II. Mental Characteristics. The tape-line, the weighing-machine, the craniometer, and the hospital returns give means of ascertaining a nation's physical characteristics? which almost any one can apply and which none may dispute. Far different is it when we try to gauge the phenomena of mind. Does a new comer venture on the task? He is set down as a sciolist, a man without experience the one thing declared needful. Does an old resident hold forth, expecting his experience to command attention? The Globe-trotter journalisticus from London, or may be the cultured Bostonian literary critic, jumps upon him, tells him that living too long in one place has given him mental myopia, in other words has rendered his judgment prejudiced and worthless. The late Mr. Gifford Palgrave said, in the present writer's hearing, that an eight weeks residence was the precise time qualifying an intelligent man to write about Japan. A briefer period (such was his ruling) was sure to produce superficiality, while a longer period induced a wrong mental focus. By a curious coincidence, eight weeks was the exact space of time during which that brilliant conversationalist and writer had been in Japan when he delivered himself of this oracle.

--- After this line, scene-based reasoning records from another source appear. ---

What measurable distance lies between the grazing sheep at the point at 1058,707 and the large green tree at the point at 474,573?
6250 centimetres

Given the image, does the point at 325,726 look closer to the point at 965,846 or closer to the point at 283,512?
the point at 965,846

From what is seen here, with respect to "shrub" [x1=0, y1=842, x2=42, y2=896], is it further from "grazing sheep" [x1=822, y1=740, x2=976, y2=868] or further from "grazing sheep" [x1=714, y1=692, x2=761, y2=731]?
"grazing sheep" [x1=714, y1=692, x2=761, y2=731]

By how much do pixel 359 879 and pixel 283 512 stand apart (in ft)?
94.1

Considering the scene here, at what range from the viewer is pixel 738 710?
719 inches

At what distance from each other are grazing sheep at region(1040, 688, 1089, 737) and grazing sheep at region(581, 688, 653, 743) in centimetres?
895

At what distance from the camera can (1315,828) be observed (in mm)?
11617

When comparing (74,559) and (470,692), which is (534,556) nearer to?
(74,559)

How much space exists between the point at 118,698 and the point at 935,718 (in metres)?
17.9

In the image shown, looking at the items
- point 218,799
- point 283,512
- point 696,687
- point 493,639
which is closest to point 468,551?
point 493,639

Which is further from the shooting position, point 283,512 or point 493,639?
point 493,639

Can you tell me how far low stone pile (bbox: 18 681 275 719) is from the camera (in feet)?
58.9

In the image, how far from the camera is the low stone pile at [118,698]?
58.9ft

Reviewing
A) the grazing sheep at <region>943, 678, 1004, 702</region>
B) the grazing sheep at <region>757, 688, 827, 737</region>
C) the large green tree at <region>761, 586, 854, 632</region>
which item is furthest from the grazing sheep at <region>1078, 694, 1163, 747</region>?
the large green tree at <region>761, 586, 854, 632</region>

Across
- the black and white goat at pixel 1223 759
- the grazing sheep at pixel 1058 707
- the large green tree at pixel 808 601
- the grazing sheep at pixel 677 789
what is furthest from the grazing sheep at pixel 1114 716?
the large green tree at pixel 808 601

Again, are you in the Japanese service, and do you praise Japan? Then you must be a sycophant. Do you find fault with it? "Ah! don't you know?" it will be said, "when they renewed his engagement the other day, they cut his salary down $50 a month." Worst of all is it if you are a Yokohama merchant.

  1. We have classed indifference to death among the physical characteristics, because none can doubt that a less sensitive nervous system must at least tend in that direction. It is possible, however, that opinions and beliefs have had some influence in the matter. Most Japanese are either agnostics looking forward to no hereafter, or they are Buddhists; and Buddhism is a tolerant, hopeful creed, promising rest at last to all, even though it may have to be purchased by the wicked at the price of numerous transmigrations. Christianity, on the other hand, with its terrible doctrine of final and hopeless perdition, may have steeped in a still more sombre hue the naturally excitable and self-questioning European mind. The Greeks and Romans appear to have faced death with an indifference to which few moderns can attain.